In this example, a zebrafish intersegmental vascular injury model was constructed to analyze a promotion effect of the active polypeptide ZsTx on the repair of damaged ISVs in zebrafish. The specific experimental method was as follows: 1-day-old zebrafish embryos of the transgenic Tg (fli-1: EGFP) line were taken, decoated, and randomly divided into 5 groups, namely, a control group, a model group, a low-concentration drug group, a medium-concentration drug group, and a high-concentration drug group. An E3 medium including VRI at 300 ng/mL was added to zebrafish embryos in the model group, the low-concentration drug group, the medium-concentration drug group, and the high-concentration drug group, and modeling was conducted for 3 h to construct a zebrafish vascular injury model. Then, the excess VRI was washed off. Zebrafish embryos successfully modeled were cultivated in an E3 medium, and the polypeptide ZsTx was added at 1 pmol, 10 pmol, and 100 pmol, respectively. On the second day, the growth of ISVs in zebrafish was observed under a fluorescence microscope, and a promotion effect of the polypeptide on the generation of blood vessels in zebrafish was analyzed. ISV index=intact blood vessels*1+mutilated blood vessels*0.5. As shown in FIG. 4A and FIG. 4B, VRI can significantly induce an intersegmental vascular injury in zebrafish, and ZsTx can repair an intersegmental vascular injury caused by VRI in a concentration-dependent manner.

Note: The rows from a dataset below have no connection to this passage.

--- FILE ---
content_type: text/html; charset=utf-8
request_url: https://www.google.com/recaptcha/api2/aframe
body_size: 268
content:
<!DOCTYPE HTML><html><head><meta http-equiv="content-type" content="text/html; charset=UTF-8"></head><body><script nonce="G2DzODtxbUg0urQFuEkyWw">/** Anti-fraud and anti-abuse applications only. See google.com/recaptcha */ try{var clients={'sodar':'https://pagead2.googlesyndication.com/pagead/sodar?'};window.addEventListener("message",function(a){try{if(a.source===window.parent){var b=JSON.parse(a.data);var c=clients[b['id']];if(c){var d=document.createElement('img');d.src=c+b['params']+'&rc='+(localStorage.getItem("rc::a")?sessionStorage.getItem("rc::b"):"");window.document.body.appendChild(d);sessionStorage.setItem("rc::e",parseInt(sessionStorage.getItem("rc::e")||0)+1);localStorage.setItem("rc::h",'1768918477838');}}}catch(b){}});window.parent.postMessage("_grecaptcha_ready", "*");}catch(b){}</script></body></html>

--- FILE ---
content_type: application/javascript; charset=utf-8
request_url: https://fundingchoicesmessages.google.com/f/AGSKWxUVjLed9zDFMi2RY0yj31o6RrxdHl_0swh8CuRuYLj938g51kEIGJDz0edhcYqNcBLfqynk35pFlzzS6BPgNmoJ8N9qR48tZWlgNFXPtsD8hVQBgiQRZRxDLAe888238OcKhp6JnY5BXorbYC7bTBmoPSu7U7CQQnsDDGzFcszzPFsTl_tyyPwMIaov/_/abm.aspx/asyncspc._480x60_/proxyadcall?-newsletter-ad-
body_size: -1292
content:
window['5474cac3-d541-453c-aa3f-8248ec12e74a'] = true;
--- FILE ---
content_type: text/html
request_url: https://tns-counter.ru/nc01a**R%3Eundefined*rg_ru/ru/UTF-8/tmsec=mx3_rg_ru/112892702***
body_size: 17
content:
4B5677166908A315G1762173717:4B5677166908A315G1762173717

Example 5 Verification of Promotion of the Polypeptide ZsTx on the Healing of a Skin Wound in a Mouse Model In Vivo

In this example, a mouse wound model was constructed to analyze a promotion effect of the active polypeptide ZsTx on the healing of a skin wound in damaged mice. The specific experimental method was as follows: 12-week-old male BALB/c mice (with a body weight of 26 g to 30 g) were taken and intraperitoneally (i.p.) injected with sodium pentobarbital for surgical anesthesia. The mice each were shaved, and a skin wound (with a diameter of 8 mm) was created through full-thickness excision on a backside. The mice were randomly divided into 4 groups. The polypeptide ZsTx at specified concentrations (treatment groups) and PBS at an equal amount (control group) were applied evenly to a skin wound every day. In the study on wound healing, a change in a wound area was recorded and photographed on day 0, day 2, day 4, day 6, and day 8. The wound healing ratio was calculated as follows: wound healing ratio (%)=(A₀−A_T)/A₀×100, where A₀ represents an initial wound area and A_t represents a wound area on day t after surgery. On day 8 after surgery, the mice were sacrificed, and skin samples were collected. The skin samples each were fixed with 10% formalin, treated, and embedded in paraffin. Skin sections were stained with Masson to investigate the collagen deposition reflecting a wound closure characteristic.

As shown in FIG. 5A and FIG. 5B, ZsTx can promote a wound healing process in mice, and wound areas measured on day 1, day 2, day 4, day 6, and day 8 after an injury are gradually reduced (FIG. 5A and FIG. 5B). In particular, wounds of mice treated with 100 ng/ml of ZsTx are almost closed on day 8, while a significant scar zone can still be detected in the control group. Masson staining results show that, compared with the control group, an increase in a number of collagen fibers is observed in a wound treated with ZsTx (FIG. 5C and FIG. 5D). The results show that the ZsTx treatment can accelerate a wound healing process in mice.

Finally, it should be noted that the above examples are provided merely to describe the technical solutions of the present application, rather than to limit the protection scope of the present application. Although the present application is described in detail with reference to preferred examples, a person of ordinary skill in the art should understand that modifications or equivalent replacements may be made to the technical solutions of the present application without departing from the spirit and scope of the technical solutions of the present application.